L’heure est venue de mettre Louie Tynan dans la confidence. Diem entre en contact avec lui.
Tynan se montre agacé, ce qui n’a rien d’étonnant de la part d’un militaire de son âge.
— Vous voulez dire que vous êtes au courant depuis le début ? Pourquoi diable n’avez-vous pas décidé de donner les ressources nécessaires au docteur Callare et d’avertir la population ?
— Parce que la moitié de la population ne nous aurait pas crus et que l’autre moitié aurait cédé à la panique. Il nous faut à tout prix une réaction rationnelle.
Tynan se calme aussitôt – le comportement de la populace lui inspire la même méfiance qu’à Diem.
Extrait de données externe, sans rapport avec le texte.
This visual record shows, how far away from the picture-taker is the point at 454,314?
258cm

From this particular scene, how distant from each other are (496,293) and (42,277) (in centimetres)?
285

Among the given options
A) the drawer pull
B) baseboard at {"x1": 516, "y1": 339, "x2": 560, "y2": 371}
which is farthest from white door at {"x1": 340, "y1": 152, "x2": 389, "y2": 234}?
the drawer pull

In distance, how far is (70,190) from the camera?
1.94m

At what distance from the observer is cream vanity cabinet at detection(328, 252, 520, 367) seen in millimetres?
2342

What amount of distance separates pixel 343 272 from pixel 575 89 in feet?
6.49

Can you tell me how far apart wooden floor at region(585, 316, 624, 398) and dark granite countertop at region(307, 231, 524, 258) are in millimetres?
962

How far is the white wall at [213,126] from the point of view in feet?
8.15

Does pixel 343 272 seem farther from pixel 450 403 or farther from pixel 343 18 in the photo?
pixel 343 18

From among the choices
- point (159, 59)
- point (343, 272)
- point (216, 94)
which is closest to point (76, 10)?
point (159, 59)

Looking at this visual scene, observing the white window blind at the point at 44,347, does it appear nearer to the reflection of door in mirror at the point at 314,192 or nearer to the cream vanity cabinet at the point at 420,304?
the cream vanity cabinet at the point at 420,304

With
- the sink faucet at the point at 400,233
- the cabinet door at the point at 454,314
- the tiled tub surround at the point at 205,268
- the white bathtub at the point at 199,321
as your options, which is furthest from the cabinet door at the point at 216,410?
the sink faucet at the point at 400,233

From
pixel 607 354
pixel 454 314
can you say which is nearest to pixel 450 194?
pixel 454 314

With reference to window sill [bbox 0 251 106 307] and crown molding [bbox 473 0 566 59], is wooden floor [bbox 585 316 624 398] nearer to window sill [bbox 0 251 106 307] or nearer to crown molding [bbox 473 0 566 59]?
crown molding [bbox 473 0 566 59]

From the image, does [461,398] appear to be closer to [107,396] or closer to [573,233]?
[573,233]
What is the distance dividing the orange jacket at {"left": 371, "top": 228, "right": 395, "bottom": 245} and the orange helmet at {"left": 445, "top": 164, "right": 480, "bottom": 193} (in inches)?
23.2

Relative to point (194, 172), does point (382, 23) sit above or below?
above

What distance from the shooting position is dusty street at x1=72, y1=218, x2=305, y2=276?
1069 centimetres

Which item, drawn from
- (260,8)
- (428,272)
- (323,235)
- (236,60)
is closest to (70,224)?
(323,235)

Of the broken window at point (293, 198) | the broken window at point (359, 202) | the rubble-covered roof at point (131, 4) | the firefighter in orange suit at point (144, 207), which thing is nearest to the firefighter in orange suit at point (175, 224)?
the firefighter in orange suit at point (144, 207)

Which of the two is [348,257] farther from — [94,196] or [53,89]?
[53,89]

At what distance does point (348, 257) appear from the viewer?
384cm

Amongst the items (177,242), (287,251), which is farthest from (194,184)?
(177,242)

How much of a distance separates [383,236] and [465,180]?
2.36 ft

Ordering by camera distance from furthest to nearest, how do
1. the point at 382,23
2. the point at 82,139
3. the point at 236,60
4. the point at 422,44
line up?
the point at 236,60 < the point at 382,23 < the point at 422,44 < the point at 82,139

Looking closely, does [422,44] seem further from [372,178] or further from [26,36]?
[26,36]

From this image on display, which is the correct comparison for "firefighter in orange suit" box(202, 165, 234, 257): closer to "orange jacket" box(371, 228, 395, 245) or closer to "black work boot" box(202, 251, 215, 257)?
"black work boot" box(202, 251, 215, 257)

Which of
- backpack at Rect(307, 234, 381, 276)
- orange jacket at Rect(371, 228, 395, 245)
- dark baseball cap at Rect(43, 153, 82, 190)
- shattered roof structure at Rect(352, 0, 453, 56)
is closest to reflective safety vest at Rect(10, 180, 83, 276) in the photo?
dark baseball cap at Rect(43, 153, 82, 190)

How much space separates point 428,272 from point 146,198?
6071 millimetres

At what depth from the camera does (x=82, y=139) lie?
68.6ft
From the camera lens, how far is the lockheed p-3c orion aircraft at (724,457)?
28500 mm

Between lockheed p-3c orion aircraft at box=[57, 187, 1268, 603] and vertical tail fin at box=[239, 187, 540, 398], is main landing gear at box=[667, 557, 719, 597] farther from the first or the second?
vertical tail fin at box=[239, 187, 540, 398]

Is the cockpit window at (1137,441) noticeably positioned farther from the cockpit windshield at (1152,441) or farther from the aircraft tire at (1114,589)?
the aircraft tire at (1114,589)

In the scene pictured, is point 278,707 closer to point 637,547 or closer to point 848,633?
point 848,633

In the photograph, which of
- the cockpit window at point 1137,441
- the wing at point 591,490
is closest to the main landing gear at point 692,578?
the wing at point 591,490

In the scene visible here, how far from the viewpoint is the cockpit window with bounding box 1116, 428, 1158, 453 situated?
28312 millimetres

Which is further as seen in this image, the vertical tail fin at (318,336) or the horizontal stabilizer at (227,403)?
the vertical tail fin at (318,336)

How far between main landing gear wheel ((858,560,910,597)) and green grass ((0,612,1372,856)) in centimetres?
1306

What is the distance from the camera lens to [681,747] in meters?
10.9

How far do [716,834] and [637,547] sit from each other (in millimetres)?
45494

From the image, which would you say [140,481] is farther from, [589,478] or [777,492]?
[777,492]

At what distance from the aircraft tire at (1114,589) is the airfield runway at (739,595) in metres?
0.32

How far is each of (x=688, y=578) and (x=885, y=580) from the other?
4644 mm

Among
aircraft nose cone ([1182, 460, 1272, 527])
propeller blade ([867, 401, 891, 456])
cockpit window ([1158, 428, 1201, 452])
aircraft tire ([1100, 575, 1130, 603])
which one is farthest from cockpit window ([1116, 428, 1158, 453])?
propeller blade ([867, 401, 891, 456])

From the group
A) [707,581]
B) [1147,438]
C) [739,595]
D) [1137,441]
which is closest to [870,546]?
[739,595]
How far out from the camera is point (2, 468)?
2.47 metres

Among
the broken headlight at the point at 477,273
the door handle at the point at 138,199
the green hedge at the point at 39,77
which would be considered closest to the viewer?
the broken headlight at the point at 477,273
— Et maintenant ? demande-t-il. Je n’aime pas mentir à Carla et je ne suis pas doué pour ça. Et je ne pense pas que…
— Holà, holà, du calme, dit Diem en souriant. J’ai bien l’intention d’informer tout le monde. Pas tout de suite, car j’ai besoin de disposer d’une bonne équipe avant de pouvoir saquer quelques bureaucrates – à commencer par Henry Pauliss, un nom qui vous est sans doute familier – pour les remplacer par des gens compétents. Mais ça ne va pas traîner. Contentez-vous de transmettre les informations, et si un de vos correspondants a peur de se faire prendre, dites-lui de garder le contact jusqu’à ce que l’un de vous soit arrêté – ce qui ne risque pas d’arriver de sitôt, vous le savez aussi bien que moi.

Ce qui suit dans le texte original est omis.